**What the task requires:**
Only the lines from the one with "JEFF BECK: Transmission Impossible" to the end of the data below should be given again, exactly, with both ends included and pictures omitted.
*****
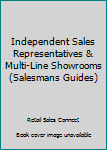 Independent Sales Representatives and Multi-Line Showrooms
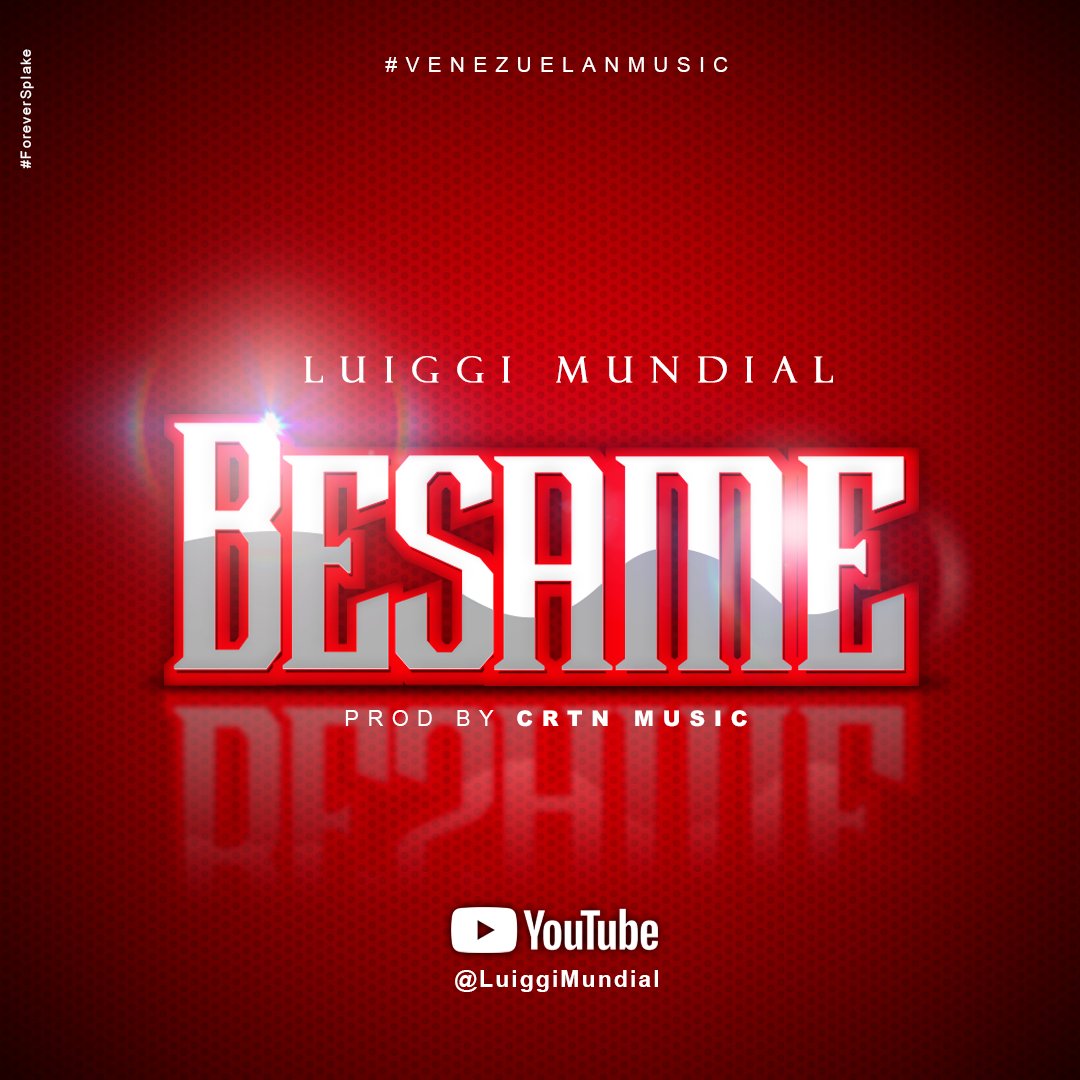 LuiggiMundial's tweet photo. Los invito a disfrutar de mi nuevo tema titulado #Besame corran a youtube a disfrutarlo, no olviden suscribirse y compartirlo https://t.co/n6TNdXKeNE https://t.co/HGC1twjiRh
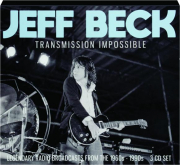 JEFF BECK: Transmission Impossible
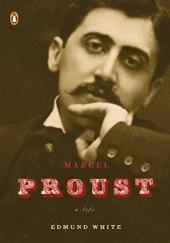 Okładka książki Marcel Proust: A Life Edmund White
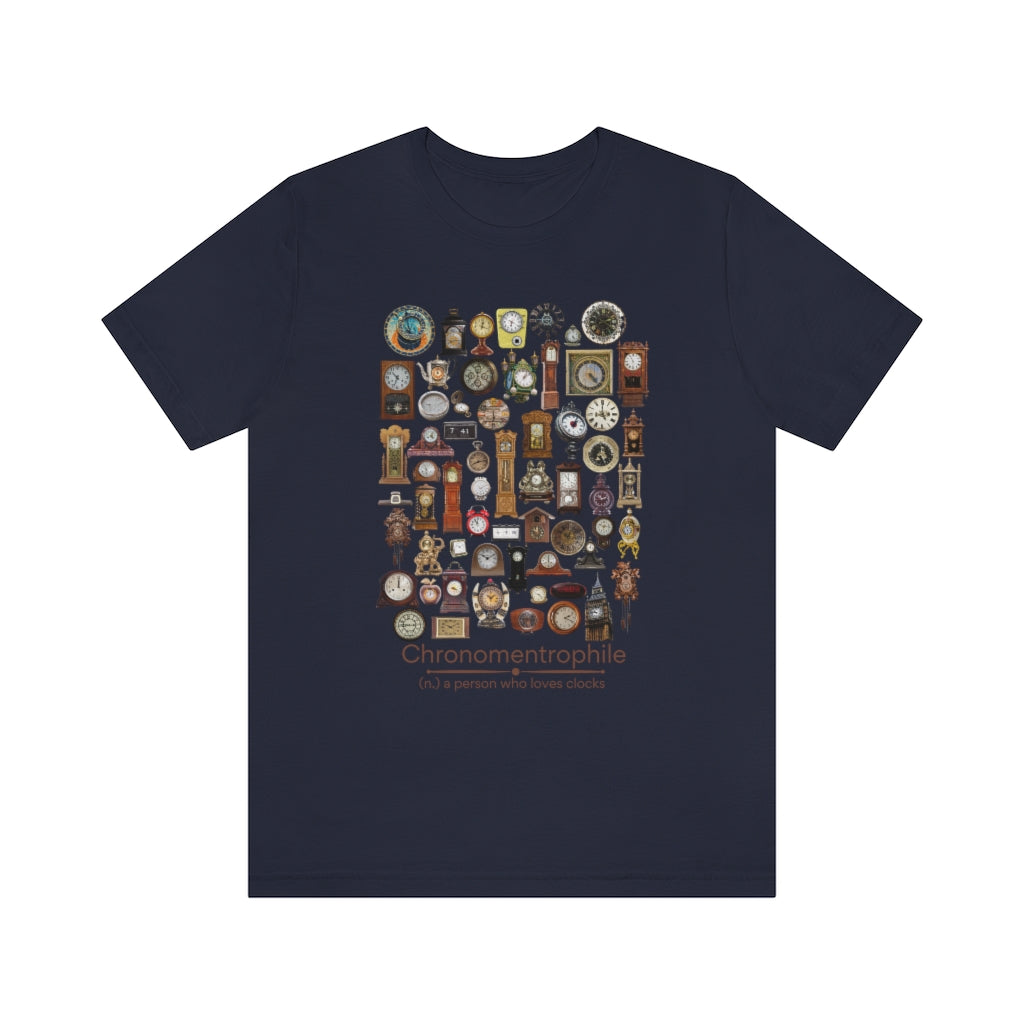 Chronomentrophile (Realistic) - clock lover T-shirt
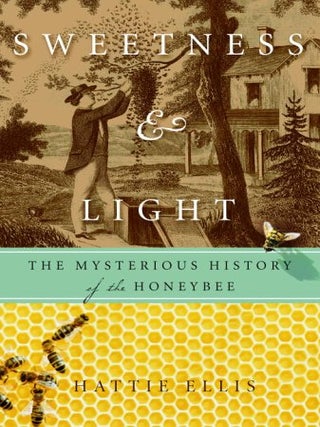 Item #203544 Sweetness & Light: The Mysterious History of the Honeybee. Hattie Ellis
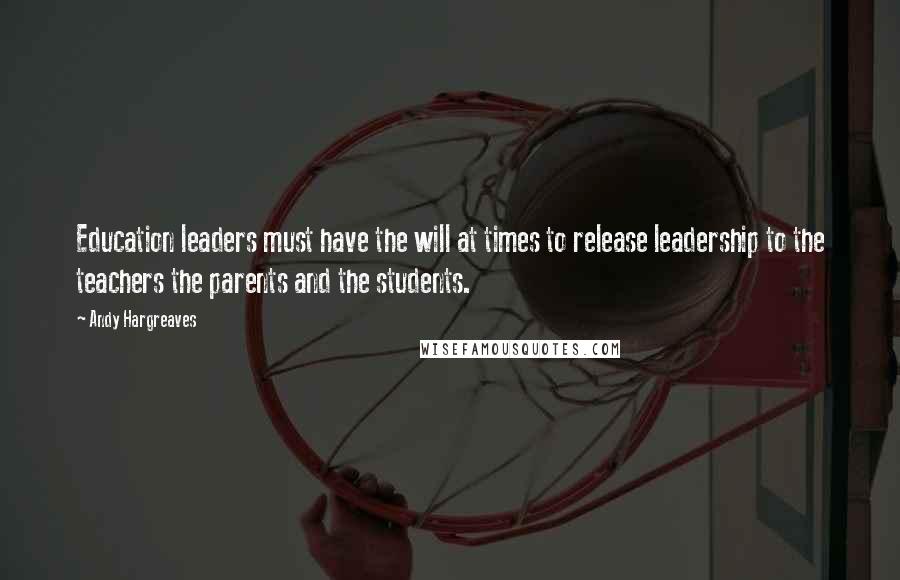 Andy Hargreaves Quotes: Education leaders must have the will at times to release leadership to the teachers the parents and the students.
*****
**Result of this task:**
 JEFF BECK: Transmission Impossible
 Okładka książki Marcel Proust: A Life Edmund White
 Chronomentrophile (Realistic) - clock lover T-shirt
 Item #203544 Sweetness & Light: The Mysterious History of the Honeybee. Hattie Ellis
 Andy Hargreaves Quotes: Education leaders must have the will at times to release leadership to the teachers the parents and the students.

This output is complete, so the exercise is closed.